キャンプブームが続く中、山を買うことも注目を集めている。「自分の山」という響きは、アウトドア好きには憧れるものがある。自分の山であれば、誰にも気兼ねせずに遊べるのは自由で楽しい。山の価格は地域によってはタダ同然というものもあり、懐具合を気にせずに買えるかもと前のめりにもなる。しかし、実はデメリットも。自身も山を買おうとして断念した経験から注意点を紹介する。
買いたいのは山々ですが、山を買うリスクって何?
福岡県と大分県の県境にある里山に住んでいる筆者は、数年前に山を買おうとした。山を走るトレイルランニングが好きで、自分の山を持ってコースを整備できたら楽しいだろうと、軽い気持ちで山を探し始めたのだ。
世話になっている先輩が不動産業を営んでいたこともあり、相談してみると「山はいくらでもあるよ」とすぐにでも見つかりそうだ。場所にもよるが、僕の住む福岡の東端にある小さな町の里山なら、購入価格は「100円でも、500円でもいいから」と、ほとんど値がつかないこともある。場所によっては購入価格は「ワンコインでいい」と言われて、一万円札があれば山がいくつ買えるだろうかと有頂天になった。
一気に舞い上がったものの、そこから落ちるのも早かった。
「山は怖いぞ。リスクもあるからな。まあ、お前が本気なら大丈夫か」と先輩がポツリとつぶやく。そんなことを言われると、契約書にサインするのが怖くなる。どんなリスクがあるというのか……。
巨額の賠償金、それどころか人命に関わることも
山を所有するということは、自由に使えると思われがちだが、実際はそんなに単純なものではない。ご存じない方も多いと思うが、山を所有すると、森林法などの法律に従わないとならないので、様々な許認可が必要で、使い方に規制がある。むやみに木を伐採することもできないし、伐採するのであれば作業前、作業後に行政への届出が求められる。さらには、しっかりと管理する責任や義務も生じる。
山を所有したら、その山を管理する義務がある。これはなかなか責任が重い。
「動かざること山のごとし」などと格言になっているが、山のなかは意外と動きがある。そして、どっしりと大きな分、動きがあったときは規模や影響も大きくなってしまう。

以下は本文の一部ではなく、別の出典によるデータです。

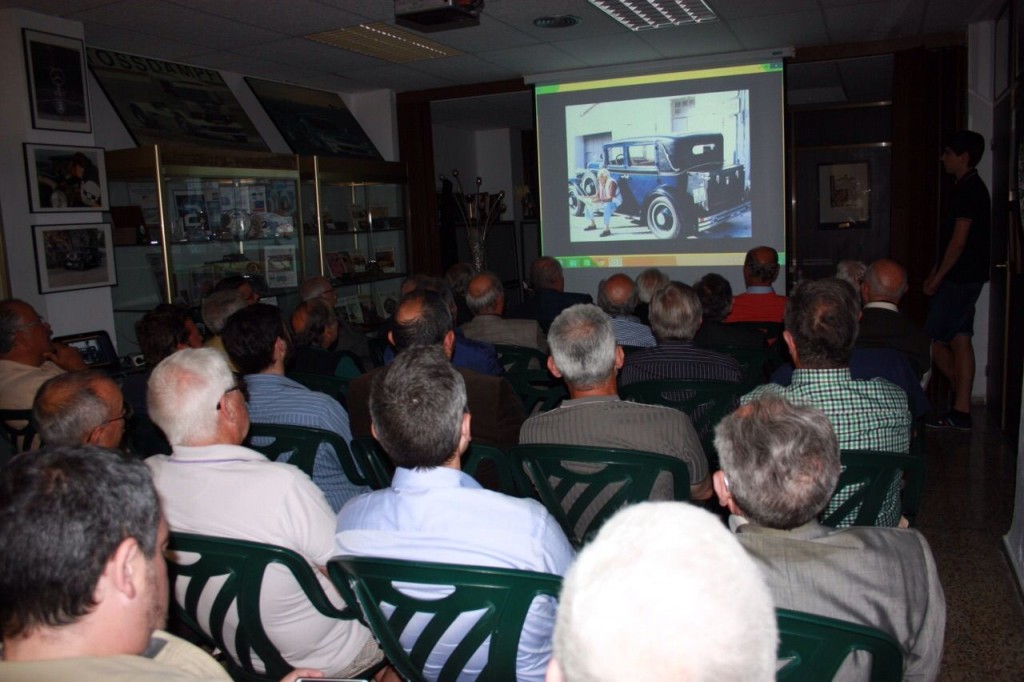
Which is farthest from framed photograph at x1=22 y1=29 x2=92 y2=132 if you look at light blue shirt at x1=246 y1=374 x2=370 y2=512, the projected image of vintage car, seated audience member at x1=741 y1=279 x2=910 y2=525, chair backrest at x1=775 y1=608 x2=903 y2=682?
chair backrest at x1=775 y1=608 x2=903 y2=682

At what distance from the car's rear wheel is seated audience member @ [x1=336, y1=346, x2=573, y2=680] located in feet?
19.1

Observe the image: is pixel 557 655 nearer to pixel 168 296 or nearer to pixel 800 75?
pixel 168 296


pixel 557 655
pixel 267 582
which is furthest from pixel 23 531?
pixel 267 582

起こりうる危険性のなかでも、イメージしやすいのが土砂災害だろう。集中豪雨や長雨で地盤がゆるみ、斜面が崩壊してしまう。その下に、他人の土地があったとしたら……。
自然災害で不可抗力にも思えるし、自分も被害者なのでは?と思えるが、場合によっては土砂の撤去を求められると応じなくてはならない。その費用負担に加えて建物に損壊があれば、賠償責任が発生することもある。最悪の事態となると、人命が損なわれてしまう。そうなると金銭の痛手どころではない。

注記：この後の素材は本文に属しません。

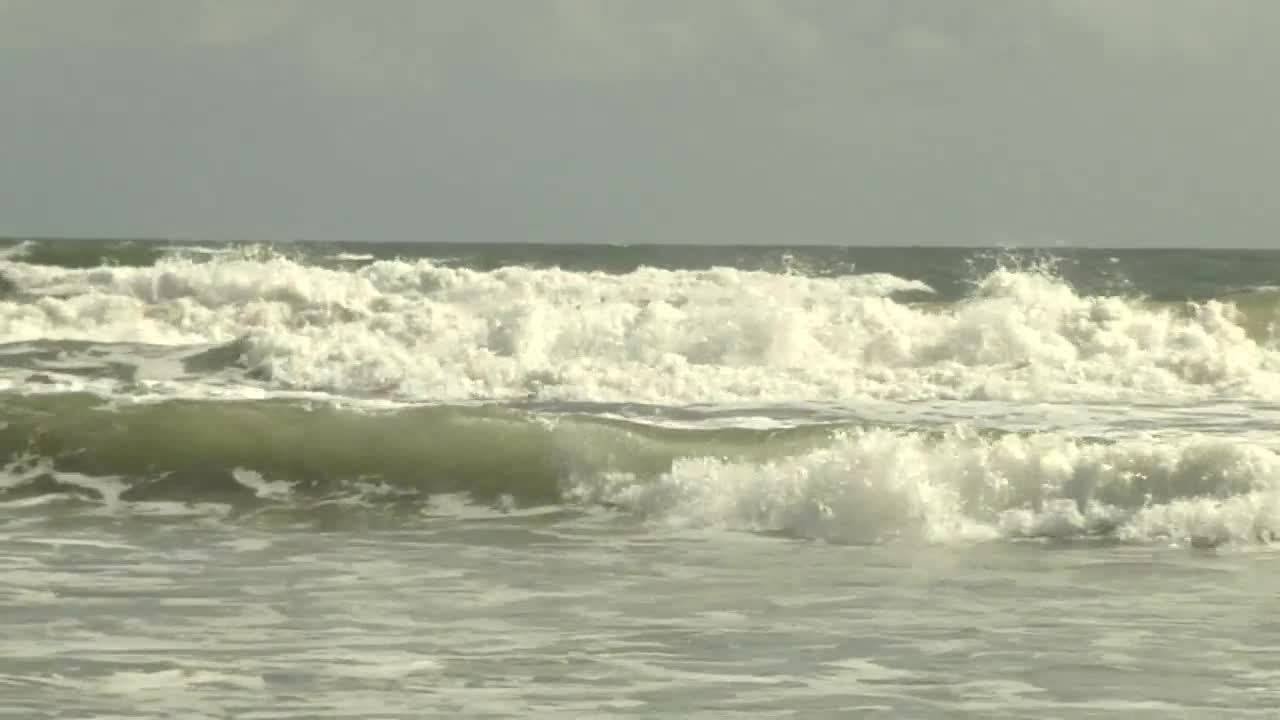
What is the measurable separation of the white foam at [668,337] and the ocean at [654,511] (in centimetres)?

もちろん、万が一の事態など起きないように、しっかりと管理できれば問題ない。定期的に山を見回って、なにか問題が起きそうな場所をチェックして、そんな箇所があれば対策をとればいい。口で言うのは簡単だが、実際に自分ができるだろうか。広大な山のすみずみまで目を光らせるだけの時間をつくるか、それを人に任せるだけでの金銭的余裕がないと管理は難しい。自分の管理次第で、人の命に関わるというのは、安易に手を出していいのかと考え直すのに十分なインパクトがあった。
維持管理も負担は大きい。バカにならない労力
いざ自分の力で山を管理するとなっても一筋縄ではいかない。鮮やかな緑を眺めて心を癒されていたのが、いざ自分で整備するとなると、うんざりさせられるなんてことも。春から秋にかけては、下草がぐんぐん育つ。ついこの間、汗だくになって刈ったはずなのに、どうしてもこんなに伸びているのだろうと嘆きたくなるほどに大きくなる。台風や大雪の後には、バタバタと倒木だらけで途方に暮れる。
倒木の撤去や木の伐採は、個人でやるには負担が大きいし、事故につながる危険もあって、十分な技術や知識がないと手を出しづらい。チェーンソーや重機の扱い方を学び、熟知するには、まとまった時間と手間が必要になってくる。
山を買い、そこで遊ぼうと思うと、それなりの労力が求められるのだ。そこまで本気でできるだろうかと自問自答して、弱腰になっていった。結局、山は買っていない。
これから山を購入しようと思っている方には、山を所有することの大変さも知っておいていただきたい。